We find that the evidence presented at trial satisfies Suluki’s burden of demonstrating “a strong showing that the damaging evidence would have been suppressed had counsel made the motion. [Cit.]” Richardson, supra, 276 Ga. at 553 (3). “An arrest warrant is valid only against the person named in it. An officer arresting one not bearing the name set forth in the warrant acts at his peril. And even though he acted in good faith in arresting another than the person named, the warrant will not justify the action.” (Citations and punctuation omitted.) Grant v. State, 152 Ga. App. 258 (1) (262 SE2d 553) (1979).

We find no merit in the State’s contention that we should conclude from this record that Suluki was not arrested, but merely detained in a second-tier Terry stop until the officers could determine[*738] whether he was the person named in the arrest warrant.

Decided March 9, 2010. David J. Walker, for appellant.
The test for determining whether a person has been placed under custodial arrest is whether the individual was formally arrested or restrained to a degree associated with a formal arrest, not whether the police had probable cause to arrest. The test is whether a reasonable person in the suspect’s position would have thought the detention would not be temporary. A trial court deciding whether to admit evidence must apply this objective test; it is the reasonable belief of an ordinary person under such circumstances, and not the subjective belief or intent of the officer, that determines whether an arrest has been effected.

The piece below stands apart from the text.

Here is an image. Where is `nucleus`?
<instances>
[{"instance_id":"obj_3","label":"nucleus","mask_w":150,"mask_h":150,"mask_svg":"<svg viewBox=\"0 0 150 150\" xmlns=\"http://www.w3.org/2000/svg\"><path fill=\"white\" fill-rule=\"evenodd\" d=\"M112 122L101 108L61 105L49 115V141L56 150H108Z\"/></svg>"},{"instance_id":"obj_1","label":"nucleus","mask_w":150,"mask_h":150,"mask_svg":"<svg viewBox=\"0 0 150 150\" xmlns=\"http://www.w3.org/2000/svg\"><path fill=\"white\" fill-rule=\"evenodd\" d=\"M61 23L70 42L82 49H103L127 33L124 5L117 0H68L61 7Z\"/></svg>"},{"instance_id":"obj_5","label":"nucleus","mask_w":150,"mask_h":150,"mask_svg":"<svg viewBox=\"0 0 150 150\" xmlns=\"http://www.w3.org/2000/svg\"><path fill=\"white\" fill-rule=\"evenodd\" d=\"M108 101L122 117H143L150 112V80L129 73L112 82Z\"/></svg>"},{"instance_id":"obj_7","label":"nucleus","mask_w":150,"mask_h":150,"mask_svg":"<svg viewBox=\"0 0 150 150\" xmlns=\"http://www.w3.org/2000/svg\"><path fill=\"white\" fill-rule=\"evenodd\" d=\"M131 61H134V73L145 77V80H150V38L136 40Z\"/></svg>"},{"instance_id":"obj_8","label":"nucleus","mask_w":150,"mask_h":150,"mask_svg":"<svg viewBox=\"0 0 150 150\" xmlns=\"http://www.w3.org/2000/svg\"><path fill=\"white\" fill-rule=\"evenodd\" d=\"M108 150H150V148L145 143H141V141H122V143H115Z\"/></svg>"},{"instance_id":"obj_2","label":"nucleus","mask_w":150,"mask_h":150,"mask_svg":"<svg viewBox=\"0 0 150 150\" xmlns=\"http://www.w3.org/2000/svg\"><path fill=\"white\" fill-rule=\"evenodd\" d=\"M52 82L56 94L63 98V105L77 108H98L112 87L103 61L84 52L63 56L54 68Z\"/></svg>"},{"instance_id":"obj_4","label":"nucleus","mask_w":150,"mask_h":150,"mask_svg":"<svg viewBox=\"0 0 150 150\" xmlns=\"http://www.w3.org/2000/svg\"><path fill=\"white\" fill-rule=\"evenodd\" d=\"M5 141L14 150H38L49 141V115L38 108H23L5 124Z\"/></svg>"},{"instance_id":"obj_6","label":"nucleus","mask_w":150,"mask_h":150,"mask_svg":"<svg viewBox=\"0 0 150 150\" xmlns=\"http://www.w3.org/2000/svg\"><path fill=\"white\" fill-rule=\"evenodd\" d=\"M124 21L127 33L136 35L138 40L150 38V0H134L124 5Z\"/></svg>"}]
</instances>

(Citation, punctuation and footnotes omitted.) State v. Fisher, 293 Ga. App. 228, 230 (666 SE2d 594) (2008). In this case, the trial testimony demonstrates a strong showing that a person in Suluki’s position would have believed that his detention would not be temporary. The police surprised him from inside his room, he either fell or was taken down to the floor by police officers, placed in handcuffs, and questioned about a murder before the gun was located by the police.

Based upon the facts developed during trial, we conclude that trial counsel’s performance was defective because he failed to move to suppress the only piece of State’s evidence against Suluki in this case. See Perez v. State, 284 Ga. App. 212, 217 (3) (a) (643 SE2d 792) (2007). A reasonable probability also exists that the outcome would have been different if Suluki’s counsel had filed such a motion. Id.

2. Suluki also argues that insufficient evidence supports his convictions. We disagree. The State presented evidence that Suluki possessed a handgun that was concealed in the waistband of his pants and that Suluki was a convicted felon. See OCGA §§ 16-11-131 (possession of a firearm by a convicted felon); 16-11-126 (carrying concealed weapon).

3. Based upon our holding in Division 1, Suluki’s remaining claims of error are rendered moot.

Judgment reversed.

Phipps and Bernes, JJ., concur. [*739] Tracy Graham-Law son, District Attorney, Anece Baxter White, Assistant District Attorney, for appellee.